There are many good examples of this in the first season. For example, in the episode which Right Guard is introducing aerosol antiperspirant, the junior executives start horsing around in Don's office. He encourages them almost as if he is one of them but he doesn't join in. He can't.

Why not? Because he wants to be like Roger, a point that is emphasized when Roger shows up a few moments later and he and Don go outside to discuss the Nixon campaign with Bert. We can see that the guys in the office continue with their horseplay but these two have to be different because they are under moral constraints that others aren't. Again, it's not the fear of punishment that is the constraint. The junior executives have, if anything, more reason to fear Bert Cooper's wrath than Roger and Don do. No, the difference is that if they join in others will stop seeing them as really being the characters they are. They can't take off their Noh-masks.

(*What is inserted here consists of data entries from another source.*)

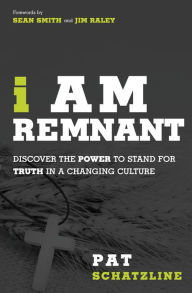 Title: I Am Remnant: Discover the POWER to Stand for TRUTH in a Changing Culture, Author: Pat Schatzline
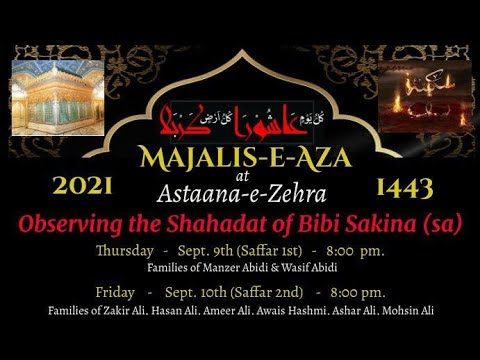 Safar 2nd, 1443 Majlis - Astaana-e-Zehra - 9/10/21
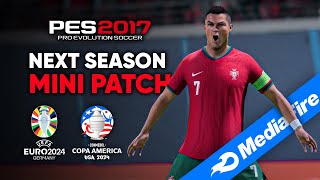 PES 2017 Next Season Mini Patch  AIO 20242025 [upl. by Ecnaiva337]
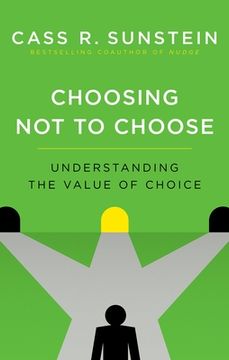 portada Choosing not to Choose: Understanding the Value of Choice (en Inglés)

Now I could go on and on about this, and I will over the summer, but the important thing to grasp is that Roger Sterling is a sort of replacement father figure for Don. He is a certain kind of father figure that our culture rejects and I'll fill begin to him in a bit on Monday. 

1 comment:

  1. Well Roger is the grown-up, that's what it boils down to, and Don wants to be like him. But Don is also at a stage within the company where it would be unseemly for him to horse around with the junior execs, he wouldn't command the same degree of respect. Its interesting you mention teachers and police officers, that's why schools have (or used to have) "Teachers Rooms" which were off-limits to students. There teachers could take off their shoes, relax between classes or at lunch time, have a cigarette, and not fear any students seeing them. Yes, they played a social role but also a moral role as well, they represented something important and good that they were expected to project at all times in public. Back in the day if one were to run into a teacher shopping or at a restaurant, they still maintained the same decorum they demonstrated in the classroom, it was expected that they do that.

    "Yes, Dick Whitman never seems to succeed fully at being Don Draper but is that because the trick can't be done or is it because the show's creators won't allow it?"

    I don't know the answer to that question. Obviously this is fiction, and the creators have a certain vision of where they want Whitman/Draper to go. But maybe their point of view is something very simple, that at the end of the day what Whitman was trying to acquire outside of himself for so long was in fact within him all along. His core values are his core values, not those of the invented Don Draper.